Lorsqu'elle est utilisée pour induire le travail dans le cas d'un fœtus mort in utero, la mifépristone induit à elle seule l'expulsion dans environ 60 % des cas dans les 72 heures suivant la première prise du médicament.
La mifépristone se lie au récepteur des glucocorticoïdes. Chez l'animal, à des doses de 10 à 25 mg/kg, elle inhibe l'action de la dexaméthasone. Chez l'être humain, l'action anti-glucocorticoïde se manifeste à une dose supérieure ou égale à 4,5 mg/kg par une élévation compensatoire de l'ACTH et du cortisol. La bioactivité des glucocorticoïdes (GBA) peut être diminuée pendant plusieurs jours après une administration unique de 200 mg de mifépristone dans le cadre de l'interruption de grossesse.
Pharmacocinétique
Après l'administration orale d'une dose unique de 600 mg, la mifépristone est rapidement absorbée. Dans le plasma, la mifépristone est liée à 98 % aux protéines plasmatiques : albumine et essentiellement alpha-1-glycoprotéine acide (AAG), la fixation étant saturable. La N-déméthylation et l'hydroxylation terminale de la chaîne 17-propynyle sont les voies métaboliques principales du métabolisme hépatique oxydatif.
La cinétique est non linéaire. Après une phase de distribution, l'élimination est d'abord lente, la concentration diminuant de moitié entre 12 et 72 heures environ, puis plus rapide, pour aboutir à une demi-vie d'élimination de 18 heures. Les métabolites de la mifépristone sont principalement excrétés dans les fèces.
Une étude, comparant le traitement avec une dose unique orale de 200 mg de mifépristone, a été menée sur 8 femmes avec une insuffisance hépatique modérée et 8 femmes avec une fonction hépatique normale, afin d’évaluer la pharmacocinétique de la mifépristone et de ses métabolites (métabolite N-déméthylé, métabolite hydroxylé et métabolite di-déméthylé).
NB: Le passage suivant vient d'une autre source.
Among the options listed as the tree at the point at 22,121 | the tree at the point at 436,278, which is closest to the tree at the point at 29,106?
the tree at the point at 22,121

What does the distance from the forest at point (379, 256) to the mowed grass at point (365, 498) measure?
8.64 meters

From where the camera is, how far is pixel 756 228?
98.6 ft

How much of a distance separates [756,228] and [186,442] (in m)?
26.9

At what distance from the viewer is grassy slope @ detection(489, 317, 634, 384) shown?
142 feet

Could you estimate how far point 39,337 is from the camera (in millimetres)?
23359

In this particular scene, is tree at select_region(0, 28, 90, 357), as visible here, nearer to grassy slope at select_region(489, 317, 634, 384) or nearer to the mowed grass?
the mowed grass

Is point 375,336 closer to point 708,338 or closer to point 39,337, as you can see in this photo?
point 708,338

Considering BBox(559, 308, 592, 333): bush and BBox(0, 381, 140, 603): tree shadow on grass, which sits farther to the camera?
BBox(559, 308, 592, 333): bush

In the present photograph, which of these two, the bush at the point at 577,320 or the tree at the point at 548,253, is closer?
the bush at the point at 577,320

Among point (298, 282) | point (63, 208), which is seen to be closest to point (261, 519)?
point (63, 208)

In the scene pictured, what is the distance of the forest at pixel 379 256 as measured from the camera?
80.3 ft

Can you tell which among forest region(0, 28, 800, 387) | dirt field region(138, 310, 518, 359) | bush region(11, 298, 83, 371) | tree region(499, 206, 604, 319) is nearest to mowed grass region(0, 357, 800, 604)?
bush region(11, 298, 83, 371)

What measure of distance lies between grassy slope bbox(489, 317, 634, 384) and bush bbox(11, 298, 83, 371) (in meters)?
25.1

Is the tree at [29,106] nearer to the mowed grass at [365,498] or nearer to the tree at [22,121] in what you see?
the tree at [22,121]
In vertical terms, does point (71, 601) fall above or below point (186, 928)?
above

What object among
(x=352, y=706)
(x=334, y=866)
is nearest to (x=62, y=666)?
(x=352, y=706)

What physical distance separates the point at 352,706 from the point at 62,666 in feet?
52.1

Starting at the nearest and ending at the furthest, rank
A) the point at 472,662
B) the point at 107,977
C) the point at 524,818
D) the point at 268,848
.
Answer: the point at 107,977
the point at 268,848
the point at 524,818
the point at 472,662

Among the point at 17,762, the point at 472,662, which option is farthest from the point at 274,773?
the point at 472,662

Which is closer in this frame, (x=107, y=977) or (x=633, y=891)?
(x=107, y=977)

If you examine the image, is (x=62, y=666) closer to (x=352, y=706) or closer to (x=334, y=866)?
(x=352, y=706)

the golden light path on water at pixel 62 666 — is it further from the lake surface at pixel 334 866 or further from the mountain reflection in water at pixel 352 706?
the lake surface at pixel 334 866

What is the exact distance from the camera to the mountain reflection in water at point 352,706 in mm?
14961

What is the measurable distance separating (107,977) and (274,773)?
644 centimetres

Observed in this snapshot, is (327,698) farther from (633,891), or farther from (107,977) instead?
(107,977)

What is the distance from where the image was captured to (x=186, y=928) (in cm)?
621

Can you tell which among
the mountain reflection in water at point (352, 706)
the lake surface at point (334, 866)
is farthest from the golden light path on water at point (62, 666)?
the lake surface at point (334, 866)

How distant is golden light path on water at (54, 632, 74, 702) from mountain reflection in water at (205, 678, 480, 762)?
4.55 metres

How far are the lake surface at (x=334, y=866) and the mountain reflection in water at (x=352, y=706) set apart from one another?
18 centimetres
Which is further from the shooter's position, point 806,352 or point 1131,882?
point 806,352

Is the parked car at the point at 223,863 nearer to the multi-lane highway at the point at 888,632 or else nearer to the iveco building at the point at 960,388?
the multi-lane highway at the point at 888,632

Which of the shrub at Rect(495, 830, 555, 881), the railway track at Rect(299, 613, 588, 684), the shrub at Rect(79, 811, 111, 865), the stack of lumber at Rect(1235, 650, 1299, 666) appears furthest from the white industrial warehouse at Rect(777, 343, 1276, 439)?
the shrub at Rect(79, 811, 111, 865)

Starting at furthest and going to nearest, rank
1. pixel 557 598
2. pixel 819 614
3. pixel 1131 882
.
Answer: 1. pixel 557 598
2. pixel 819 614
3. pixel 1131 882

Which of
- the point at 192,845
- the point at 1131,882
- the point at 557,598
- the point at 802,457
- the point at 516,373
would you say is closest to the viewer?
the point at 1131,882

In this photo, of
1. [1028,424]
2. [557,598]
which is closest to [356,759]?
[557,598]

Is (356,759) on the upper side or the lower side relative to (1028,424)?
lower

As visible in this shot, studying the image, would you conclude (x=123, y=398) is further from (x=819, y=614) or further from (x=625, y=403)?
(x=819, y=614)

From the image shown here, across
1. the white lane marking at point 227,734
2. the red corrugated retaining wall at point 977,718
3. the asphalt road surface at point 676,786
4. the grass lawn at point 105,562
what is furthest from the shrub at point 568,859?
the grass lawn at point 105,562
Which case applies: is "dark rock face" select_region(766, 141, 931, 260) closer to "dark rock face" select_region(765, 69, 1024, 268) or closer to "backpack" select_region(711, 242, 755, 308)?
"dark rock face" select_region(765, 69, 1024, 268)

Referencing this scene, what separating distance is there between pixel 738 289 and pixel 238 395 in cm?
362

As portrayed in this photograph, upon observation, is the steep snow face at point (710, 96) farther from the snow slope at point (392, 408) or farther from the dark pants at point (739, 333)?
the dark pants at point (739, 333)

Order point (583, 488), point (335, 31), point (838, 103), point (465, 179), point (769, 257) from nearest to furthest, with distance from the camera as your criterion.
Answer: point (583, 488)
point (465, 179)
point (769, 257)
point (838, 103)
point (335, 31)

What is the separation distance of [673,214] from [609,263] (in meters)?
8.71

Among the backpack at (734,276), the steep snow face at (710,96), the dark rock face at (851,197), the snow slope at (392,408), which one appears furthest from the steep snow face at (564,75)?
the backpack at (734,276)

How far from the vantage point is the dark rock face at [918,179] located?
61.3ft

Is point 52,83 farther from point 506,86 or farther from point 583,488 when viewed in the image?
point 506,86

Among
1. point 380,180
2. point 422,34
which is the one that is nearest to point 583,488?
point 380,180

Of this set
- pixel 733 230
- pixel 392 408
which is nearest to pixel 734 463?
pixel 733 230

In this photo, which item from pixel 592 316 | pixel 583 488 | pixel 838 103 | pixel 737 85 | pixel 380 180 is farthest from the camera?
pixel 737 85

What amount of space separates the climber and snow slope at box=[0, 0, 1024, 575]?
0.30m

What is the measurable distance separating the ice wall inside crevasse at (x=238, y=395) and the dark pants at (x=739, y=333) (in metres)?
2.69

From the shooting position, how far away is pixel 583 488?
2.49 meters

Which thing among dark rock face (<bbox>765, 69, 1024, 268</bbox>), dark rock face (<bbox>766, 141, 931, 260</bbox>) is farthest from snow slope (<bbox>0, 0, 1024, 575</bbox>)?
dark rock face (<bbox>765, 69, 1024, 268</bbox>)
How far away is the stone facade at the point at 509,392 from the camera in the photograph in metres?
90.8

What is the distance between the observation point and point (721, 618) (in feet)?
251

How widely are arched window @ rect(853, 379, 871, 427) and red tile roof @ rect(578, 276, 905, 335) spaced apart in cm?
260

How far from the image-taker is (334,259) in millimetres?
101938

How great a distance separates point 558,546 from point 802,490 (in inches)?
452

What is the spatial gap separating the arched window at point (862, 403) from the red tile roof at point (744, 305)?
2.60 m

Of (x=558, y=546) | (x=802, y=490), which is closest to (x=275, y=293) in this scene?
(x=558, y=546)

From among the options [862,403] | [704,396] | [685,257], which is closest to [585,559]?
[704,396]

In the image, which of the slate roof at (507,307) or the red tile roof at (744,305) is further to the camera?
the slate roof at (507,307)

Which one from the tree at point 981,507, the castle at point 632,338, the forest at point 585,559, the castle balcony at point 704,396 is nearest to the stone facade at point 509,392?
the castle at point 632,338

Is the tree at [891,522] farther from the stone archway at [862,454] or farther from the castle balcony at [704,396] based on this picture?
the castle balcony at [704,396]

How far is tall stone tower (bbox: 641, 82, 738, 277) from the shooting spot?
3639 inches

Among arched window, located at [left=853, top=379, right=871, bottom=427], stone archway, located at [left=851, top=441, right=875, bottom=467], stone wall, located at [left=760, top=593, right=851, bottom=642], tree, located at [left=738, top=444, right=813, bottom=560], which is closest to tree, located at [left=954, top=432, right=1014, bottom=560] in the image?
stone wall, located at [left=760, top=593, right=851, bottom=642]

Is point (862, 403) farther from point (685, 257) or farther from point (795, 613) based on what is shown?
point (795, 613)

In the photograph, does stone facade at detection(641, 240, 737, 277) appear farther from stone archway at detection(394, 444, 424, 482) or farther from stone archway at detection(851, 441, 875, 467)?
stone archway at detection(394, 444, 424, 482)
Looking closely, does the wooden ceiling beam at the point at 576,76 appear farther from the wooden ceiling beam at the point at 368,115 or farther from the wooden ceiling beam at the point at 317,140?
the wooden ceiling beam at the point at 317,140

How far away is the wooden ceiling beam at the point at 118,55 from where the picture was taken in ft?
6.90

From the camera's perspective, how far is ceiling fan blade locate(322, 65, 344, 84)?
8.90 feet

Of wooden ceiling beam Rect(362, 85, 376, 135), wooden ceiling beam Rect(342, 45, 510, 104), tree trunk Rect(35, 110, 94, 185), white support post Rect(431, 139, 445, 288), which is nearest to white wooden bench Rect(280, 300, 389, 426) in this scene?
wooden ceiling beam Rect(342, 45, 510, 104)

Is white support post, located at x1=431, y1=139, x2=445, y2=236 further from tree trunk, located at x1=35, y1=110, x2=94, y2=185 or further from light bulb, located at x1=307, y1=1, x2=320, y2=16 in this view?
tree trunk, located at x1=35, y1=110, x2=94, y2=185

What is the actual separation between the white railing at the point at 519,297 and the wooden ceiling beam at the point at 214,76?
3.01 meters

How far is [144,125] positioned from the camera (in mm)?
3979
Les Cmax totales de la mifépristone et de ses métabolites ont été réduites de moitié chez les patientes avec une insuffisance hépatique modérée par rapport aux participantes avec une fonction hépatique normale. De même, l’ASC∞ totale a été réduite respectivement de 43% et 50% pour la mifépristone et le métabolite N-déméthylé chez les patientes avec une fonction hépatique modérée par rapport aux participantes avec une fonction hépatique normale. Cette diminution de l’exposition peut être causée par une absorption et/ou une liaison protéique. Mais cela n’est surement pas cliniquement pertinent puisque l’évaluation des fractions libres de la mifépristone et de ses métabolites (de 0,2 à 6%) ne peut pas être faite avec une précision suffisante permettant de distinguer toute variation significative entre les deux groupes.
Toxicologie de la reproduction
Dans les études de toxicologie de la reproduction, la mifépristone agit comme un abortif puissant. Aucun effet tératogène de la mifépristone n'a été observé chez les rats et souris ayant survécu à l’exposition du produit pendant le développement fœtal. Chez les lapins survivants, des malformations fœtales ont néanmoins été observées (cavité crânienne, cerveau et moelle épinière). L’effet était dépendant de la dose. Chez le singe, l’effet abortif de la mifépristone ne permet pas d’obtenir suffisamment de nouveau-nés pour conclure.
Données Pharmaceutiques
Numéro(s) d’Autorisation de Mise sur le Marché
- 34009 300 421 6 8 : comprimé sous plaquette (PVC/Aluminium).
- 34009 300 421 7 5 : comprimés sous plaquette (PVC/Aluminium). Boîte de 8.
- 34009 300 421 8 2 : comprimés sous plaquettes (PVC/Aluminium).
- 34009 300 421 9 9 : comprimés sous plaquettes (PVC/Aluminium).